Vilma foi condenada a pena de 15 anos e 9 meses, em regime fechado, pelo rapto de Aparecida Fernanda Ribeiro e Pedro Júnior Rosalino Pinto, tirados das respectivas mães logo após o nascimento. Foi condenada também por falsidade ideológica.
Apesar de ter concedido o benefício, o magistrado determinou que Vilma cumpra a pena em ala separada na Casa do Albergado por tempo integral, ou seja, ela não poderá deixar o estabelecimento sem autorização judicial. Vilma deveria cumprir a pena de regime semi-aberto na Colônia Agrícola. Como a Agência Goiana do Sistema prisional não dispõe de ala feminina, o juiz permitiu que ela cumpra a pena na Casa do Albergado.

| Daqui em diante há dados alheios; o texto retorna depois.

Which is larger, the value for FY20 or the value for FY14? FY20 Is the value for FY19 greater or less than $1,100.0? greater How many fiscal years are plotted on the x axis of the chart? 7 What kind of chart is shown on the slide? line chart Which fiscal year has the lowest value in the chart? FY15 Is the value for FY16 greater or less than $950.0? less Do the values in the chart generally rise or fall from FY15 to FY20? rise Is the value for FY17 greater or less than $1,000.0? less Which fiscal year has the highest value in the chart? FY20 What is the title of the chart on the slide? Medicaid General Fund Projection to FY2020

Em sua decisão, o juiz ressaltou que poderá autorizar a saída da ex-empresária da Casa do Albergado caso comprove a existência de trabalho externo, a matrícula de ensino regular ou a necessidade de tratamento médico. Vilma deverá cumprir também, as condições gerais e obrigatórias previstas em lei, aliada às condições especiais estabelecidas.
Terá de residir no endereço declarado, relacionando-se bem com seus familiares e coabitantes, não mudar de endereço residencial sem prévia comunicação a ao juiz e nem se ausentar da comarca sem autorização judicial, exercer trabalho honesto e ter comportamento exemplar na sociedade, atender com rapidez e boa vontade as intimações das autoridades judiciárias e policiais, portar documentos pessoais e cópia do termo de audiência de advertência para exibi-los quando solicitado, não portar armas, não ingerir bebidas alcoólicas, nem freqüentar locais suspeitos tais como casas de prostituição, bares ou estar acompanhada de pessoas de caráter duvidoso.